- **STUDIETEKST**
━━━━━━━━━━━━━━━━━━━━

VI Twee conflicterende dramaopvattingen: Vondel en Jan Vos
1. Vondels Gijsbreght van Aemstel
De bouw van de Amsterdamse Schouwburg maakte de weg vrij voor ambitieuze toneelschrijvers, die zich voortaan op een werkelijk groot publiek konden richten. Bij een uitverkochte voorstelling zou de nieuwe schouwburg zaal we1 zo'n kleine duizend personen kunnen bevatten. Toen het fraaie gebouw op 3 januari 1638 met Vondels Gijsbrecht van Aemstel werd geopend begon een nieuwe bloeiperiode in de Amsterdamse dramaproduktie. Voor velen zou Vondel de onbetwiste meester onder de toneelschrijvers blijven, maar niet voor iedereen. Zijn Gijsbreght bleef echter het lievelingsstuk van het publiek: vanaf 1641 zou het ieder jaar weer in het repertoire worden opgenomen.

━━━━━━━━━━━━━━━━━━━━

- **WAT TE DOEN**
**A.** Noteer letterlijk het stuk uit de tekst over Vondels Gijsbreght van "VI Twee conflicterende" tot en met "repertoire worden opgenomen.".
**B.** Noem alle verschillende woorden in de tekst over Vondels Gijsbreght die beginnen met "drama" of "toneel".

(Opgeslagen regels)
━━━━━━━━━━━━━━━━━━━━

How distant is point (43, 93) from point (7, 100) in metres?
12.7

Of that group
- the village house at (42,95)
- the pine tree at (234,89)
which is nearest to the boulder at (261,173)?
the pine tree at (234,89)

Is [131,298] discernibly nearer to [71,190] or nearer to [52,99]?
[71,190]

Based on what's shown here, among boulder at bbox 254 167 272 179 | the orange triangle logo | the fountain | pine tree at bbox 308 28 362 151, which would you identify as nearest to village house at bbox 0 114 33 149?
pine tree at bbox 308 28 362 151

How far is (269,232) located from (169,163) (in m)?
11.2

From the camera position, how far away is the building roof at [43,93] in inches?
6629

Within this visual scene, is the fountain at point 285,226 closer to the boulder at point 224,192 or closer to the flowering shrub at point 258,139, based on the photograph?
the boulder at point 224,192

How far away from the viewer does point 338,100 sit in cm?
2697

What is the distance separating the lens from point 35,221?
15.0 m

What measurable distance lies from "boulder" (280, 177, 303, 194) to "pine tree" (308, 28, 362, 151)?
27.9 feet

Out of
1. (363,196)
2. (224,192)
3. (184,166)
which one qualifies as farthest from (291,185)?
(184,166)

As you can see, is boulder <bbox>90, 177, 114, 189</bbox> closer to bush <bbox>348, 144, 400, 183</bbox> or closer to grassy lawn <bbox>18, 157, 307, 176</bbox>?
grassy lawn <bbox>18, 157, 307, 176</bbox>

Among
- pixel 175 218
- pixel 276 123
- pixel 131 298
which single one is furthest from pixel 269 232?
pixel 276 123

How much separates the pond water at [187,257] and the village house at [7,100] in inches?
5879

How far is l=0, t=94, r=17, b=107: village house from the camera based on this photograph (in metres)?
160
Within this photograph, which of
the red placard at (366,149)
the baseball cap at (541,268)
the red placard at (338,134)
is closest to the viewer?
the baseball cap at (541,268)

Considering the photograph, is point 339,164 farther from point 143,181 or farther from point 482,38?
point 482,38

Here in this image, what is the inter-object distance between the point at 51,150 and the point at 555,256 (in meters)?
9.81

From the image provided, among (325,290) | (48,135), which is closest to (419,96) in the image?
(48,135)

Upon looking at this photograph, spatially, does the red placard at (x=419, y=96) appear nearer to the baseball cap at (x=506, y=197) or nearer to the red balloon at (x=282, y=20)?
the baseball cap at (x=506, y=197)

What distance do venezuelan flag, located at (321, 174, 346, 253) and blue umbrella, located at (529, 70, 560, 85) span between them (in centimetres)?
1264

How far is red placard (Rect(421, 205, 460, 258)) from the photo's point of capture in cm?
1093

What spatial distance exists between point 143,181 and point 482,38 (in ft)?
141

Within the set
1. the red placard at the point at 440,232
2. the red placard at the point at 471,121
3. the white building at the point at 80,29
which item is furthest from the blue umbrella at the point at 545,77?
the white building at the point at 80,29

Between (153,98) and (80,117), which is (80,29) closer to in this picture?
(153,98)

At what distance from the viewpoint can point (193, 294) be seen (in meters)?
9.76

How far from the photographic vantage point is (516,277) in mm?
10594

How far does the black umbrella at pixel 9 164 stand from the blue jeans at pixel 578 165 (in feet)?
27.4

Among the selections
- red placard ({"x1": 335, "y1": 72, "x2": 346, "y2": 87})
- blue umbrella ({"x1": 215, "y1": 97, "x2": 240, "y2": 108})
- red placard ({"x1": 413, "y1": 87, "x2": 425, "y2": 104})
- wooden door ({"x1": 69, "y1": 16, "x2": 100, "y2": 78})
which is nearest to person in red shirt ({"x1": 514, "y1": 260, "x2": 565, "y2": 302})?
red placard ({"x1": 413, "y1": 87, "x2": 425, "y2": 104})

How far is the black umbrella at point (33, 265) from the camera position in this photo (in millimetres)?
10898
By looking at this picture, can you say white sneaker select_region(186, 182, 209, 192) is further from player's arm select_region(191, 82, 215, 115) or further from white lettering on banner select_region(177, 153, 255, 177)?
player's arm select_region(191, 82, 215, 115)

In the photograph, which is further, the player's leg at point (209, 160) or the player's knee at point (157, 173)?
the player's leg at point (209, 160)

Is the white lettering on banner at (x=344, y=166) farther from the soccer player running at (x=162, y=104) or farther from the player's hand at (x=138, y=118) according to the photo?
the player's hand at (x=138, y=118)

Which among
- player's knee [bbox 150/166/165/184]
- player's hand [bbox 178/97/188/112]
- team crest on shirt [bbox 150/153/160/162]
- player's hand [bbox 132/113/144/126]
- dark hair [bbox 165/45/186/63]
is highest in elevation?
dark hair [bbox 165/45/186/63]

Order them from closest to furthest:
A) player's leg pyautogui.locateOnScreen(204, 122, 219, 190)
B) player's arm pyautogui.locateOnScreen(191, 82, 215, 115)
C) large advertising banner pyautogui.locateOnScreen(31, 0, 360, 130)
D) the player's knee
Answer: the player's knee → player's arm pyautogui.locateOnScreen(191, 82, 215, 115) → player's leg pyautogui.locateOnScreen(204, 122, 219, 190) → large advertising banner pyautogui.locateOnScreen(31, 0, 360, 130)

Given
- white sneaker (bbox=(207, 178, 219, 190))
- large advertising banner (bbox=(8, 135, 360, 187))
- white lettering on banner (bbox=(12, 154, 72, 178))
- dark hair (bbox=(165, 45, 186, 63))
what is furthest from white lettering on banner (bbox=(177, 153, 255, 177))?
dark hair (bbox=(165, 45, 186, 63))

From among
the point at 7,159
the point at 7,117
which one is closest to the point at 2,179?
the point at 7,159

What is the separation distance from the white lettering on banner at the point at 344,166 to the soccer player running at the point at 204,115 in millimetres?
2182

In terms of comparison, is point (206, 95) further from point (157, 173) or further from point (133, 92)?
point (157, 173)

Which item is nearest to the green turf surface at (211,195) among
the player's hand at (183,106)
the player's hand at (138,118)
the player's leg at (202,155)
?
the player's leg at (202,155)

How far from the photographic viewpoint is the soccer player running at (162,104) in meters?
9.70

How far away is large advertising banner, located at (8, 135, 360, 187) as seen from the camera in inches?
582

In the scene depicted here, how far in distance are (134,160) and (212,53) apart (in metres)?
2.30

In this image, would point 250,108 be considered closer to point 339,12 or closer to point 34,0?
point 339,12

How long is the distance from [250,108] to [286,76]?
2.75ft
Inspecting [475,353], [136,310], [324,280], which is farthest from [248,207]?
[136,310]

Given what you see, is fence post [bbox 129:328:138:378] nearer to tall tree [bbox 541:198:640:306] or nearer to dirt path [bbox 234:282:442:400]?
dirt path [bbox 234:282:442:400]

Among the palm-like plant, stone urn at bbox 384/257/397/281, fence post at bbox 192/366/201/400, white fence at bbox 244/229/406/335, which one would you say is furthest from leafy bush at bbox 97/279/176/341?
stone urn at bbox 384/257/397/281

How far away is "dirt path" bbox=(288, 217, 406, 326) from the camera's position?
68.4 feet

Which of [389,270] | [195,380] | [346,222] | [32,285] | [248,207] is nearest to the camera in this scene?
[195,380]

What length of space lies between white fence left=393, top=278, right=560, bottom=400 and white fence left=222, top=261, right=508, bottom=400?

━━━━━━━━━━━━━━━━━━━━

- **ANTWOORDEN PER NUMMER**
**A.**
VI Twee conflicterende dramaopvattingen: Vondel en Jan Vos
1. Vondels Gijsbreght van Aemstel
De bouw van de Amsterdamse Schouwburg maakte de weg vrij voor ambitieuze toneelschrijvers, die zich voortaan op een werkelijk groot publiek konden richten. Bij een uitverkochte voorstelling zou de nieuwe schouwburg zaal we1 zo'n kleine duizend personen kunnen bevatten. Toen het fraaie gebouw op 3 januari 1638 met Vondels Gijsbrecht van Aemstel werd geopend begon een nieuwe bloeiperiode in de Amsterdamse dramaproduktie. Voor velen zou Vondel de onbetwiste meester onder de toneelschrijvers blijven, maar niet voor iedereen. Zijn Gijsbreght bleef echter het lievelingsstuk van het publiek: vanaf 1641 zou het ieder jaar weer in het repertoire worden opgenomen.

**B.** dramaopvattingen, toneelschrijvers, dramaproduktie